### Required actions
A. Reproduce everything in the pesticide and childhood cancer report from "Researchers combined data" down to "of childhood cancers.".
B. Summarize the pesticide and childhood cancer report in two sentences.

Pesticide-cancer study: Pesticide Childhood Cancer

Published: September 17, 2015

Pesticide-cancer study: Pesticide Childhood Cancer, Pesticide use in homes may increase the risk of children developing leukemia or lymphoma, a new report suggests.

Researchers combined data from 16 earlier studies that had compared pesticide exposure between children who developed leukemia or lymphoma and those who did not. These studies estimated the level of insecticides and herbicides both inside the home and in the yard and outdoor residential space.

The researchers concluded that children who had been exposed to insecticides indoors were 47% more likely to have leukemia and 43% more likely to have lymphoma. Although leukemia and lymphoma are rare — leukemia affects about five in 100,000 children in the United States — they are among the common types of childhood cancers.

“Childhood cancers are increasing year by year in this country, (and) there is disagreement about what is contributing to that, but pesticides have always been on the radar,” said Chensheng Lu, an associate professor of environmental exposure biology at the Harvard T.H. Chan School of Public Health who led the new research. The study will be published in the October issue of the journal Pediatrics.

This analysis “is confirming that pesticides may play a role, possibly a significant role, in the development of childhood leukemia and lymphoma,” Lu said. However, he added that it is hard to say at this point if exposure to these chemicals is definitely a risk factor for these cancers.

The association between pesticides and cancer risk is not necessarily limited to leukemia and lymphoma, either, Lu said. Pesticide exposure may also drive up the risk of other types of cancers, such as prostate and bladder, but they have not been studied as much, and are more difficult to research because they take longer to develop, he said. If childhood pesticide exposure helped trigger the onset of these other cancers, they might take many years, possibly into adulthood, to manifest.

The fact that the study found an association between only indoor use of insecticides and increased rates of cancer makes sense, Lu said, because there is less fresh air indoors to dilute the chemicals. And insecticides could be particularly damaging because they are sprayed around the home, whereas herbicides are usually used only around plants, he said.

### Dataset entries
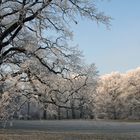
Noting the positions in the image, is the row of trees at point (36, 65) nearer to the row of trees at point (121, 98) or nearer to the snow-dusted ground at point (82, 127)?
the snow-dusted ground at point (82, 127)

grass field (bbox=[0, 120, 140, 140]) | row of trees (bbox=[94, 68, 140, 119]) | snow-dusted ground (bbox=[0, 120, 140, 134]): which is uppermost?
row of trees (bbox=[94, 68, 140, 119])

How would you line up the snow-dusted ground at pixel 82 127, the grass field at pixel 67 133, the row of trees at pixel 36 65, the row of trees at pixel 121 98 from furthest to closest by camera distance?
the row of trees at pixel 121 98
the snow-dusted ground at pixel 82 127
the grass field at pixel 67 133
the row of trees at pixel 36 65

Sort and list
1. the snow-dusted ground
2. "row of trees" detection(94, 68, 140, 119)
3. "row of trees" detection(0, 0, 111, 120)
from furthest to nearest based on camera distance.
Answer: "row of trees" detection(94, 68, 140, 119) → the snow-dusted ground → "row of trees" detection(0, 0, 111, 120)

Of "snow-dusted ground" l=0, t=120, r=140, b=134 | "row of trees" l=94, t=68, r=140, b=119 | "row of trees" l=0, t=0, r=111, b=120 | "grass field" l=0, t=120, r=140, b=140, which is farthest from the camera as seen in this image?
"row of trees" l=94, t=68, r=140, b=119

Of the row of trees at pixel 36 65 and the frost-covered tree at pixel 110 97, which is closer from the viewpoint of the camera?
the row of trees at pixel 36 65

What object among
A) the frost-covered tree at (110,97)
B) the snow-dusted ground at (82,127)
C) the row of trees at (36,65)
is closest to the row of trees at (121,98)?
the frost-covered tree at (110,97)

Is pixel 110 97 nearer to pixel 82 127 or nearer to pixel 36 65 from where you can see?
pixel 82 127

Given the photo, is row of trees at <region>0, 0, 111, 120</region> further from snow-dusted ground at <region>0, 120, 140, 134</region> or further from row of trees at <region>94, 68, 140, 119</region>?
row of trees at <region>94, 68, 140, 119</region>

### Problem solutions
A.
Researchers combined data from 16 earlier studies that had compared pesticide exposure between children who developed leukemia or lymphoma and those who did not. These studies estimated the level of insecticides and herbicides both inside the home and in the yard and outdoor residential space.

The researchers concluded that children who had been exposed to insecticides indoors were 47% more likely to have leukemia and 43% more likely to have lymphoma. Although leukemia and lymphoma are rare — leukemia affects about five in 100,000 children in the United States — they are among the common types of childhood cancers.

B. Drawing on data from 16 earlier studies, researchers concluded that children exposed to insecticides indoors were 47% more likely to have leukemia and 43% more likely to have lymphoma. Chensheng Lu, who led the research, said the analysis confirms that pesticides may play a role in these cancers but that it is hard to say yet whether exposure is definitely a risk factor, and he attributed the indoor finding partly to there being less fresh air indoors to dilute the chemicals.